SOURCE DOCUMENT »
So, this is not a full time job and we are not employess but anyone can simply choose to make $45 an hour doing it, and simply have chosen not to if they make less than that. There is no other possible reason to make less than $45 an hour, there is a solid demand 24/7/365 that UBER simply can not cover with the current workforce/business model. Every other business on the planet simply chooses not to make money by stepping in to this enormously bloated market.


----------



## FormerTaxiDriver (Oct 24, 2017)

I have very consistent online hours of over 50+ every week. As usual, Uber is lying.


----------



## rembrandt (Jul 3, 2016)

It again shows that Uber will never change their behavior. It’s in their gene. The only solution is enforced euthanasia.


----------



## outface (Oct 15, 2017)

It's SHAMEFUL to ride or drive with UBER.
You are either a JERK or a LOSER.
Gain your esteem back by stop UBERING.


----------



## Mista T (Aug 16, 2017)

Lol


----------



## ShinyAndChrome (Aug 18, 2017)

In my city with XL ahoy will gross in the $20’s (I said GROSS) driving drunks on Friday/Saturday. Most other hours you will gross in the teens. To make even $60k/year after costs would take you working 80 hours/week.


----------



## touberornottouber (Aug 12, 2016)

How can we get in touch with the attorneys or judges in the case? I think they should make Uber reveal their ping algorithm. It will likely show that in fact Uber is determining how much a driver makes by their algorithm and that it is not 100% based on proximity. This makes Uber's claim ridiculous. Especially if it is shown that the algorithm uses factors such as historical earnings or driver averages in the area.

[Spatial questions about scenes]
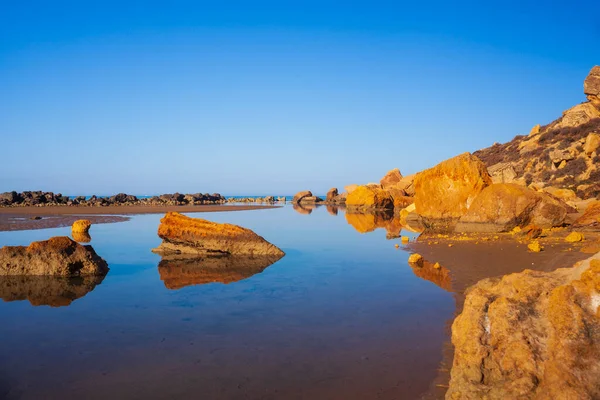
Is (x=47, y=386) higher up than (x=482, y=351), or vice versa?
(x=482, y=351)

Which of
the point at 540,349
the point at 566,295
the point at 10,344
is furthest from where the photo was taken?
the point at 10,344

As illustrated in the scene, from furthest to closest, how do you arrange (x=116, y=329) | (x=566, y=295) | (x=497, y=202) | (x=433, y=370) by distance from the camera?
(x=497, y=202) → (x=116, y=329) → (x=433, y=370) → (x=566, y=295)

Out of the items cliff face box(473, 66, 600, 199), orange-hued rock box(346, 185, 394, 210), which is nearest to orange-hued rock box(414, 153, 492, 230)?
cliff face box(473, 66, 600, 199)

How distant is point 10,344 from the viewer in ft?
20.2

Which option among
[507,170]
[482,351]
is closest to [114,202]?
[507,170]

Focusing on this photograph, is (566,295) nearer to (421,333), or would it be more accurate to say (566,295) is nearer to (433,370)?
(433,370)

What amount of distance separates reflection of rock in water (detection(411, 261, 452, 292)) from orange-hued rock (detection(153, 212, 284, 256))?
4786 millimetres

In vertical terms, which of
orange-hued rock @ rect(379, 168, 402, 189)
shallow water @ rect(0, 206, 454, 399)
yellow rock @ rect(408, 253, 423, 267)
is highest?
orange-hued rock @ rect(379, 168, 402, 189)

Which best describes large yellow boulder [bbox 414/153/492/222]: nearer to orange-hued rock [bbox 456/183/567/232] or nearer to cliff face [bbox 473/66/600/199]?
orange-hued rock [bbox 456/183/567/232]

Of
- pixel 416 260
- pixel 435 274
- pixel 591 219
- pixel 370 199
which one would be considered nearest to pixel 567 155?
pixel 370 199

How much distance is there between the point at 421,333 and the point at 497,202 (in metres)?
12.7

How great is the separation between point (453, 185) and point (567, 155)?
24570mm

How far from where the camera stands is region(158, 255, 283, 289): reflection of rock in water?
34.4 ft

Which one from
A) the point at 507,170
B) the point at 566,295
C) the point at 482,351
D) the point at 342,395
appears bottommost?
the point at 342,395
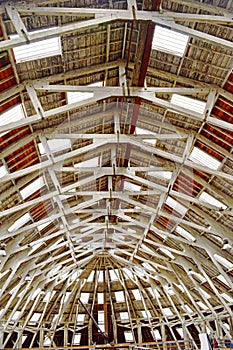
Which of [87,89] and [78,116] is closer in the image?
[87,89]

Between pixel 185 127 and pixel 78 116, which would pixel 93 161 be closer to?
pixel 78 116

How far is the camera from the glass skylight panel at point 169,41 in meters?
10.5

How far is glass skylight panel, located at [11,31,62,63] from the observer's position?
1011cm

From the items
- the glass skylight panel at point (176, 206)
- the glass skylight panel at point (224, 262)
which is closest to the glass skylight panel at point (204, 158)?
the glass skylight panel at point (176, 206)

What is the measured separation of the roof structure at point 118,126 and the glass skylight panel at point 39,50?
4cm

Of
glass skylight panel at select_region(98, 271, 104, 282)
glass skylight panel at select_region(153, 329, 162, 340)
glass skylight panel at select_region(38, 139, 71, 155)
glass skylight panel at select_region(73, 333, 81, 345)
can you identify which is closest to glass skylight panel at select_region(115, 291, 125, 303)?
glass skylight panel at select_region(98, 271, 104, 282)

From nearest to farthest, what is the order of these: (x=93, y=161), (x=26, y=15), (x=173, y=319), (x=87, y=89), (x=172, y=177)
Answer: (x=26, y=15) < (x=87, y=89) < (x=172, y=177) < (x=93, y=161) < (x=173, y=319)

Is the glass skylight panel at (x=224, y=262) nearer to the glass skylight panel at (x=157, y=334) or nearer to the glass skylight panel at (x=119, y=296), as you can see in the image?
the glass skylight panel at (x=157, y=334)

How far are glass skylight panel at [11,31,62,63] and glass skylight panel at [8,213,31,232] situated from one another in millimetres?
9322

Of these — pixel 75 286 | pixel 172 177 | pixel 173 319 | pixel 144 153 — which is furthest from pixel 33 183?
pixel 173 319

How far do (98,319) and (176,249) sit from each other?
1553 centimetres

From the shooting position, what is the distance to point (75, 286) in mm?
31875

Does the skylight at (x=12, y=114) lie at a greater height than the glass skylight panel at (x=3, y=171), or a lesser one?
greater

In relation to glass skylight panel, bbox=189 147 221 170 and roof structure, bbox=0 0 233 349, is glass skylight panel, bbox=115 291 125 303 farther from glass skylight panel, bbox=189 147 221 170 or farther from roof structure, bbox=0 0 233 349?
glass skylight panel, bbox=189 147 221 170
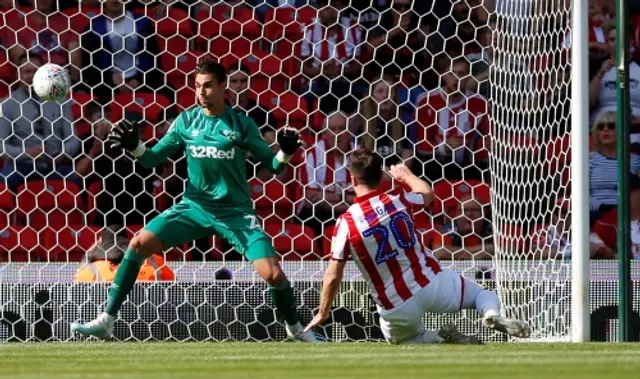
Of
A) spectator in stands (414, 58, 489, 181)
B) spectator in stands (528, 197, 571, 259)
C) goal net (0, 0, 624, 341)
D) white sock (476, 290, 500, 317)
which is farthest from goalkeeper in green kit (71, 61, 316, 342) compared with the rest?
spectator in stands (414, 58, 489, 181)

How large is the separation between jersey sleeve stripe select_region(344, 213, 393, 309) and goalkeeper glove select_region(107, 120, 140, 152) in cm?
152

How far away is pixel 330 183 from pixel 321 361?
4380 mm

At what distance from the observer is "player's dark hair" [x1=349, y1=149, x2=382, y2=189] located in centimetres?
747

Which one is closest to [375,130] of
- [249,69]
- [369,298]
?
[249,69]

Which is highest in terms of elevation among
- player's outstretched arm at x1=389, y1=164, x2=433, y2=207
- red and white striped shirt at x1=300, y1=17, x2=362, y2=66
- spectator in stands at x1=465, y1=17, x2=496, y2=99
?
red and white striped shirt at x1=300, y1=17, x2=362, y2=66

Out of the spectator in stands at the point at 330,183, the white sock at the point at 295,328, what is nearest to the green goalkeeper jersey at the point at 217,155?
the white sock at the point at 295,328

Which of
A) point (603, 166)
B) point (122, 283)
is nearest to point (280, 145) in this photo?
point (122, 283)

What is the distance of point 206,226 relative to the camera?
334 inches

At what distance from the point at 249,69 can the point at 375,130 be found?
3.72 feet

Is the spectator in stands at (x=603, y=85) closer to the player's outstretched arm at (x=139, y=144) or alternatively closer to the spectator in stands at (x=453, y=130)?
the spectator in stands at (x=453, y=130)

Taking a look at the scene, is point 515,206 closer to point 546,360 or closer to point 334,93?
point 334,93

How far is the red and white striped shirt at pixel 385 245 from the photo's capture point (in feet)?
24.6

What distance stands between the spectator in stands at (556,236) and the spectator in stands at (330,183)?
5.77 feet

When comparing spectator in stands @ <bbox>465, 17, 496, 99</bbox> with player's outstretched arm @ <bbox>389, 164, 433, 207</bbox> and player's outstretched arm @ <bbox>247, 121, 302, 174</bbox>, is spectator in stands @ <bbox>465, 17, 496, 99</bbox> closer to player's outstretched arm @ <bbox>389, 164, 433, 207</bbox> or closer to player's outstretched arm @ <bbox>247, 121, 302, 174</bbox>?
player's outstretched arm @ <bbox>247, 121, 302, 174</bbox>
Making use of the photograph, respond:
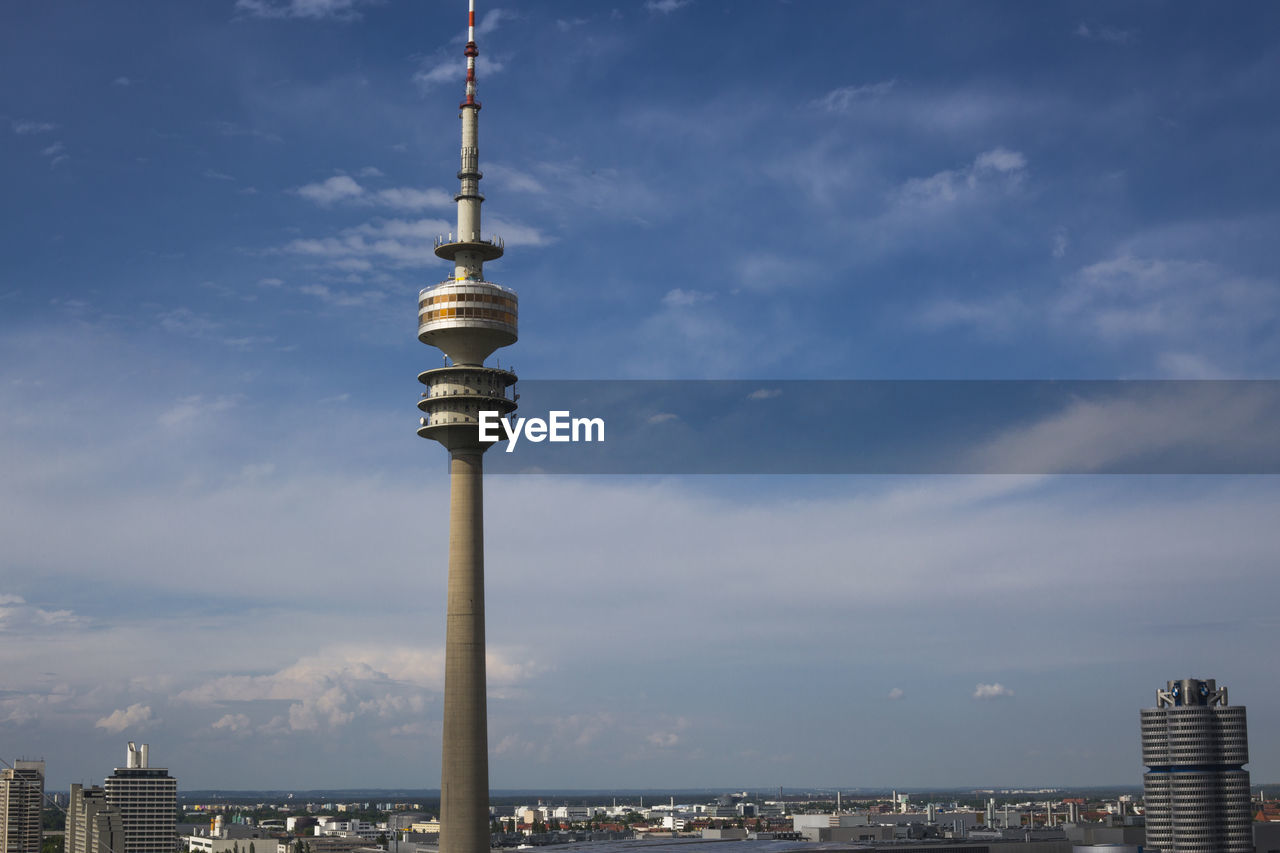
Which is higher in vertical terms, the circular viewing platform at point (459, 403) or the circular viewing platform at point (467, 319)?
the circular viewing platform at point (467, 319)

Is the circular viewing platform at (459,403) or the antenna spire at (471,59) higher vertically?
the antenna spire at (471,59)

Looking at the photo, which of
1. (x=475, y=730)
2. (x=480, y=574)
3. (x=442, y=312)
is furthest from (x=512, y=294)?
(x=475, y=730)

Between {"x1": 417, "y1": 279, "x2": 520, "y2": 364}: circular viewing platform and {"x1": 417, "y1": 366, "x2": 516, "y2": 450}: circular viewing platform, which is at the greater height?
{"x1": 417, "y1": 279, "x2": 520, "y2": 364}: circular viewing platform

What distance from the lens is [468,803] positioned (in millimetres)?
138625

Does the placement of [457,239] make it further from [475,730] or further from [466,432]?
[475,730]

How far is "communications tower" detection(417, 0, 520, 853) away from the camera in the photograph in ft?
455

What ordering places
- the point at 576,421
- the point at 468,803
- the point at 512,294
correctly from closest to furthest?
the point at 576,421 < the point at 468,803 < the point at 512,294

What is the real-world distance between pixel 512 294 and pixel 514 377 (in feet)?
29.4

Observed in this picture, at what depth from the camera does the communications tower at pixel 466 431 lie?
5458 inches

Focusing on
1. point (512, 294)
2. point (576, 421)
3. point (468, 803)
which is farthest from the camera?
point (512, 294)

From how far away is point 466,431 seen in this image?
145125 mm

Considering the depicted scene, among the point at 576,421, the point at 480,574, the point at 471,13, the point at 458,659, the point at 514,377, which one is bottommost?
the point at 458,659

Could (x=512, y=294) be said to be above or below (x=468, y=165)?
below

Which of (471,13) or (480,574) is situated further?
(471,13)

TASK STATEMENT »
Condense the paragraph of the Uber forum thread that begins "How can we get in touch" into a short bulleted list that keeps its main points.

TASK RESPONSE »
- Asks how to contact the attorneys or judges in the case.
- Says Uber should be made to reveal its ping algorithm.
- Expects this would show Uber's algorithm decides how much a driver makes, not purely proximity.
- Says this would make Uber's claim ridiculous, especially if the algorithm uses factors like historical earnings or local driver averages.